→ **EXTRACT PROVIDED**:
....
Sanctions may be an easy option
but they do not affect the leaders they aim to weaken.
By Richard Norton-Taylor
August 16, 1999
Sanctions make governments feel good. They are easier to sustain than war, especially when western states want the support of the international community. The phrase, "UN sanctions", has an uncontroversial, almost pious, ring to it. They are meant to punish regimes we regard as unacceptable. Yet elites of those regimes always get round them. Sanctions invariably hit the most vulnerable, members of society. Iraq is the prime example, though come winter, Serbians may suffer a similar fate.
Last week, Unicef, the UN children's agency, reported that sanctions had contributed to a dramatic increase in child deaths in central and southern Iraq, the areas controlled by the government. Children under five are dying at more than twice the rate of 10 years ago. There were 56 deaths of children under five per 1,000 live births in 1984-89 and 131 per 1,000 in 1994-99. The figures place Iraq on a par with Pakistan, Haiti, or Uganda. If the decline in child mortality rates in Iraq in the 1980s had continued during the 1990s, said Carol Bellamy, Unicef's executive director, there would have been half a million fewer deaths of children under five between 1991 and 1998. Meanwhile, in the autonomous, largely Kurdish, northern region of Iraq - subjected to the same sanctions regime but where the UN has a more hands-on role - child mortality has fallen. The Iraq government is siphoning medicines and food from the "food for oil" deal (though this did not come into effect until 1997).
....
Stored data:
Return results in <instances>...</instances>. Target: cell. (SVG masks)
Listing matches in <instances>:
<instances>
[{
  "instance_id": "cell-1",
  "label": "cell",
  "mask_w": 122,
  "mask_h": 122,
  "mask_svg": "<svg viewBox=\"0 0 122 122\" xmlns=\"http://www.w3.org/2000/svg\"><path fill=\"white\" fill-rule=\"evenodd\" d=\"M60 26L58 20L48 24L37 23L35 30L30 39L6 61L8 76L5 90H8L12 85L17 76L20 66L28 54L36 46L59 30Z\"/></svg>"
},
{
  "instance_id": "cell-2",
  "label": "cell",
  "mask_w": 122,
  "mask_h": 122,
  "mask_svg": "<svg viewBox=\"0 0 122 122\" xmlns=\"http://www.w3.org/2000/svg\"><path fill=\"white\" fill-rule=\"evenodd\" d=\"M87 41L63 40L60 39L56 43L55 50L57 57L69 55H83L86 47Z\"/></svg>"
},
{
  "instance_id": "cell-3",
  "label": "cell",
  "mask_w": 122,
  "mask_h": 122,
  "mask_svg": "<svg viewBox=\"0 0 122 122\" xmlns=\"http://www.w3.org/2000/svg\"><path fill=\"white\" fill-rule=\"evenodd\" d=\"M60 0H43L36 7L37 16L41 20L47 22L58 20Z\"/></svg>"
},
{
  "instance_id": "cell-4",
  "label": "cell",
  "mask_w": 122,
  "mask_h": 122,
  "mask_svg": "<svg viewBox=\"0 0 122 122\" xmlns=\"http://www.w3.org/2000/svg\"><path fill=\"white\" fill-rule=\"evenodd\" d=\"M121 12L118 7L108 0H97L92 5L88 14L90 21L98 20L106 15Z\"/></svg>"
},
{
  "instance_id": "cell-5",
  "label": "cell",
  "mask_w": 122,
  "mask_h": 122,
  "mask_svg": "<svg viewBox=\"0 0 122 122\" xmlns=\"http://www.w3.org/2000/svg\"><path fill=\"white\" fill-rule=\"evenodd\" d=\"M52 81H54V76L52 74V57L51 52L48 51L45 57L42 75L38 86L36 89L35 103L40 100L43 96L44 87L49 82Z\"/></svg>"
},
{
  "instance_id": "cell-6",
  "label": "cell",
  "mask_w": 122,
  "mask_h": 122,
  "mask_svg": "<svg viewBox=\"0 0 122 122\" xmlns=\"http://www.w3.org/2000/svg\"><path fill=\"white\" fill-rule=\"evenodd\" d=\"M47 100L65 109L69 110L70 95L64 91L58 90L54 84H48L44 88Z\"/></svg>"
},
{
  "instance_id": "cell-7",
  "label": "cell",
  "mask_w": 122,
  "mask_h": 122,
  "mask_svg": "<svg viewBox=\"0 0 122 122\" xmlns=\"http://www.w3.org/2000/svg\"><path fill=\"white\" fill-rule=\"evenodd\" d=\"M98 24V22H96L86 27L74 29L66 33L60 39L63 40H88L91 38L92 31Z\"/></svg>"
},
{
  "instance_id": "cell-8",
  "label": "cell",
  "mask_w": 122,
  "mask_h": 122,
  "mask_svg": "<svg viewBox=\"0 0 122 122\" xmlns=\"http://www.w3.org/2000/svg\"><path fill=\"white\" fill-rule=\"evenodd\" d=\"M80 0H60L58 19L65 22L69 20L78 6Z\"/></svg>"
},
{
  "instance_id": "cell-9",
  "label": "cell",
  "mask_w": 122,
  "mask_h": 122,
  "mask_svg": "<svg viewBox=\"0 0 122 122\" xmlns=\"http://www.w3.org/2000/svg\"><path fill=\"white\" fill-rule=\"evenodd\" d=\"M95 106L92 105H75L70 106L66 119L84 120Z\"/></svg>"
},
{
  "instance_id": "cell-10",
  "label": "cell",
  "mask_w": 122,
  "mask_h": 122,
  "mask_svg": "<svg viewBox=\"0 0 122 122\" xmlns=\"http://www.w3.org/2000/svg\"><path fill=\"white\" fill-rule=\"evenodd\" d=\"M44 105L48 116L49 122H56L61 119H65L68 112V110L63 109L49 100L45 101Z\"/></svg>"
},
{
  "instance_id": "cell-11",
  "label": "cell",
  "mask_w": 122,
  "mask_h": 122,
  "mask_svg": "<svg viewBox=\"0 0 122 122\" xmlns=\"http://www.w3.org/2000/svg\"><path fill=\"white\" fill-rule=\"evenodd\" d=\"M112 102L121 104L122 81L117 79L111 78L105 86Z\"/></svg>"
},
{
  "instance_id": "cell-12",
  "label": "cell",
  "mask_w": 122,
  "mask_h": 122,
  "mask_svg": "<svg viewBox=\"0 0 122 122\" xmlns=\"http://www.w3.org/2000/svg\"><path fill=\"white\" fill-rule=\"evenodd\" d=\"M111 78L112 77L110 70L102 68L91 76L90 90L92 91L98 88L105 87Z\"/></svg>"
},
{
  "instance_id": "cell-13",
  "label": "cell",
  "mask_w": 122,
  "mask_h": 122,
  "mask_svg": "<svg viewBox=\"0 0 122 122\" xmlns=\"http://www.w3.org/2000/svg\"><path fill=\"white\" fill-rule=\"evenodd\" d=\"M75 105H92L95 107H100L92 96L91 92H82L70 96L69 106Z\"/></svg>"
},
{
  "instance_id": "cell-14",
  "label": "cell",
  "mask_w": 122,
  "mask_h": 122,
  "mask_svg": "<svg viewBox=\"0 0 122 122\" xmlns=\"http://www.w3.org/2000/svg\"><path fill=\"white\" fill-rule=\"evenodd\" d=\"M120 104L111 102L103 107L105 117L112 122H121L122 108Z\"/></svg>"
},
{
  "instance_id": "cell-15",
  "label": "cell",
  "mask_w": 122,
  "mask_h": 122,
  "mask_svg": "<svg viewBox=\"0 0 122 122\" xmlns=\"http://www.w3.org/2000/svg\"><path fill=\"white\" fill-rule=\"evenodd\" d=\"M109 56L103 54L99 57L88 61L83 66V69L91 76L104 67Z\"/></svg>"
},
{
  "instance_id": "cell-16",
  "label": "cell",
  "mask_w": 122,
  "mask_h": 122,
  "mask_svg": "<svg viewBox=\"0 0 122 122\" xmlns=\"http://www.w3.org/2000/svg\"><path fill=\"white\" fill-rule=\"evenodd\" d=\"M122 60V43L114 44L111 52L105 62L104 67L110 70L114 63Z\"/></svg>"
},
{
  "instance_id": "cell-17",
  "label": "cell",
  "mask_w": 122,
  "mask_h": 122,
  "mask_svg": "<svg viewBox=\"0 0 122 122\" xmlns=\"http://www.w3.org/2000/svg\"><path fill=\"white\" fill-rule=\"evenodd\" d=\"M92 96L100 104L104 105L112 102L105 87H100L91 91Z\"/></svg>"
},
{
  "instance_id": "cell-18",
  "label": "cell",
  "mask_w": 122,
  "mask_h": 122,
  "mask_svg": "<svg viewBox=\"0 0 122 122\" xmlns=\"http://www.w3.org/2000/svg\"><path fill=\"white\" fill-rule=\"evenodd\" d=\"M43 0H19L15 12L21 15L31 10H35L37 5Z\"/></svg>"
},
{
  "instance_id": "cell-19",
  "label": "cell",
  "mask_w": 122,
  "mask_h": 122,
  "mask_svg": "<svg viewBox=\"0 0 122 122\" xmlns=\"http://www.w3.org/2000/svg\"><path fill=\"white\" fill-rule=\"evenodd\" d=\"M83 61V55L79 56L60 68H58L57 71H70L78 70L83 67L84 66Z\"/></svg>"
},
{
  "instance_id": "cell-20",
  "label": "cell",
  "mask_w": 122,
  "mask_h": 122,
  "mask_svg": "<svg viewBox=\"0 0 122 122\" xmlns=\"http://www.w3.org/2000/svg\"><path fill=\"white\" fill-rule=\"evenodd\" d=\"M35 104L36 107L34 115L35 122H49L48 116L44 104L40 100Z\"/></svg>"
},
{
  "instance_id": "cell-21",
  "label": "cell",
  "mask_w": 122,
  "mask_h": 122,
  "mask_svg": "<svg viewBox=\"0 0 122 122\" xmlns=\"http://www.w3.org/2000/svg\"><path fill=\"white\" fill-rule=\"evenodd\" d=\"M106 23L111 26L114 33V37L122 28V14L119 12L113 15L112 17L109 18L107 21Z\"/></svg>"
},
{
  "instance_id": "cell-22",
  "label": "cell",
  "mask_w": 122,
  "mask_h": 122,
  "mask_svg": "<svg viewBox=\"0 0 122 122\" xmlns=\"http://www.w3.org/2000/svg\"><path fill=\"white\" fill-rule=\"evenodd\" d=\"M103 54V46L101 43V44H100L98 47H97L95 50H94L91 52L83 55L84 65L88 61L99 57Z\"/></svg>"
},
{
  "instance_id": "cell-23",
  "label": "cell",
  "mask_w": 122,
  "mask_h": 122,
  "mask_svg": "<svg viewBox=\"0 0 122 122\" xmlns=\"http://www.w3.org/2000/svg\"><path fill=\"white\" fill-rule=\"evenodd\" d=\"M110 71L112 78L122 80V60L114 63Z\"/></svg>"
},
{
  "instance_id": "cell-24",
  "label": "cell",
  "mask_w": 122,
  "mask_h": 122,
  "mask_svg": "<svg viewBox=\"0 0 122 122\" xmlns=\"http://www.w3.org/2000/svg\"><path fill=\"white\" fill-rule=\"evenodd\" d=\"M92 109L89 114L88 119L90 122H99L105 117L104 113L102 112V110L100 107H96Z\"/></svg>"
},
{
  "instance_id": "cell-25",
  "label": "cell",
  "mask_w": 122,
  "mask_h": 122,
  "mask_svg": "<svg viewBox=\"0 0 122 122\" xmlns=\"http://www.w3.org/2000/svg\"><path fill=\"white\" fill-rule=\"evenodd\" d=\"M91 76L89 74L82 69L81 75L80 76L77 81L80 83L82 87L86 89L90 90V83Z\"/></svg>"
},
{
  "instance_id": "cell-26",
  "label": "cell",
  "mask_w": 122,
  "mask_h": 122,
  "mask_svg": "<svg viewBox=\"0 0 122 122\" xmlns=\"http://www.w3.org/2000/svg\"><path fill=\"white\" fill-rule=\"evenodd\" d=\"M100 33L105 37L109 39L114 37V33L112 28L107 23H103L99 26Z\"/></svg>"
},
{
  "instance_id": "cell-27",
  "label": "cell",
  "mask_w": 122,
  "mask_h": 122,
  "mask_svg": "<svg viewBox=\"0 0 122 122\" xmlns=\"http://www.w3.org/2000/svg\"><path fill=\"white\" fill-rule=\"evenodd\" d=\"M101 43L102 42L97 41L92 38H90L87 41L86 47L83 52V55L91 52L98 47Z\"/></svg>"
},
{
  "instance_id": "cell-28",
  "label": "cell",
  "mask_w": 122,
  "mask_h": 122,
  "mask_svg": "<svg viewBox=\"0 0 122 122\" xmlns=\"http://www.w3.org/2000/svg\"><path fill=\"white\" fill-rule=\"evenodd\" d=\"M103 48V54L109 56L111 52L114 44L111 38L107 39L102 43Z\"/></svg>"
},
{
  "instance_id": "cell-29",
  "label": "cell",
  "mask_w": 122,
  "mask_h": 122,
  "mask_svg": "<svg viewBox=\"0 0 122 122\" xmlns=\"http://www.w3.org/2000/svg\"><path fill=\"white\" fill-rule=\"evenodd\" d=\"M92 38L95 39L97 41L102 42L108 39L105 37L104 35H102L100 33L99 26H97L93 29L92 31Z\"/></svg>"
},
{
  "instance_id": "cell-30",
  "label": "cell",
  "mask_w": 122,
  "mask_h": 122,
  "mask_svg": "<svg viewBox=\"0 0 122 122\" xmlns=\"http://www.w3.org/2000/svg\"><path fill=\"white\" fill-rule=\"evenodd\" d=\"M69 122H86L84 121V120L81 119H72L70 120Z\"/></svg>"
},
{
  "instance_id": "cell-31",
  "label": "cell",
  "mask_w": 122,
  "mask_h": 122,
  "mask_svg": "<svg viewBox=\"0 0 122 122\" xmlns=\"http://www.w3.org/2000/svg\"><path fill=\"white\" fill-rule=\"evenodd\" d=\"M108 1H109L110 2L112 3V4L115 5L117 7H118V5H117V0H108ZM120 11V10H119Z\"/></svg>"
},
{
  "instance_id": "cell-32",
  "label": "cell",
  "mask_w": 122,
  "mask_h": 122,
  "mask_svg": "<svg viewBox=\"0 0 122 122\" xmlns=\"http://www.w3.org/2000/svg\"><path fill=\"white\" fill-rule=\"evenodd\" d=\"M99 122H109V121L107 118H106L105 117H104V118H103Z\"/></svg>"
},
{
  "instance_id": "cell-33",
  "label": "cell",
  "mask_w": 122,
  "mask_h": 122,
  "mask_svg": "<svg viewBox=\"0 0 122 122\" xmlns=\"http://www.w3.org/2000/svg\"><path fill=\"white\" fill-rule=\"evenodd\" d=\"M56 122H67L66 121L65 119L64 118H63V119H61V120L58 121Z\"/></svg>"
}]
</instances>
....
→ **ACTIVITY LIST**:
a: In one to three sentences, explain why the sanctions article says sanctions do not weaken the leaders they target.
b: Write the next part of the sanctions article, picking up after its last sentence.
Nothing in the stored data is needed here.

→ **ANSWERS BY TASK**:
a: The elites of the targeted regimes always get around sanctions. The burden instead falls on the most vulnerable members of society.

b:
Saddam Hussein continues to lavish money on palaces and his family and other privileged groups indulge in black marketeering. Copper is being smuggled out of the country. Iraq may soon become the world's second-largest oil exporter, second only to Saudi Arabia, largely because the decrepit state of its refineries leaves it little choice but to export as much crude oil as possible. Iraq's pariah status exempted it from production cuts agreed by Opec earlier this year, cuts which nearly doubled the price of oil. But sanctions have given the Iraqi government a powerful propaganda weapon. It can blame child mortality, and the general infrastructure of the country, on sanctions. It says that more than 1.5m people, including children, have died as a result of sanctions.
The US and Britain say that sanctions could be suspended when there is evidence that Saddam Hussein has got rid of all weapons of mass destruction and stocks of biological and chemical weapons. Ever since Unscom inspectors were effectively kicked out of Iraq last year - a move that led to Operation Desert Fox, there is no independent way of verifying Iraqi claims that it has abandoned its biological and chemical weapons programmes.
The west's encouragement to the Kurds in the north, and the Shias in the south, to rise up after the Gulf war, and subsequent CIA- funded attempts to topple Saddam have led to disaster and more deaths. Bombing from the air, as later against Slobodan Milosevic, was the west's, or America's, only answer. The bombing of Serbia, or the humanitarian operation as Nato called it, eventually allowed ethnic Albanians to return home (and wreak vengeance against the Serbians). Nato set out to achieve its avowedly humanitarian aims by bombing civilian targets, including power supplies, to encourage the Serbian people to rise up against Milosevic.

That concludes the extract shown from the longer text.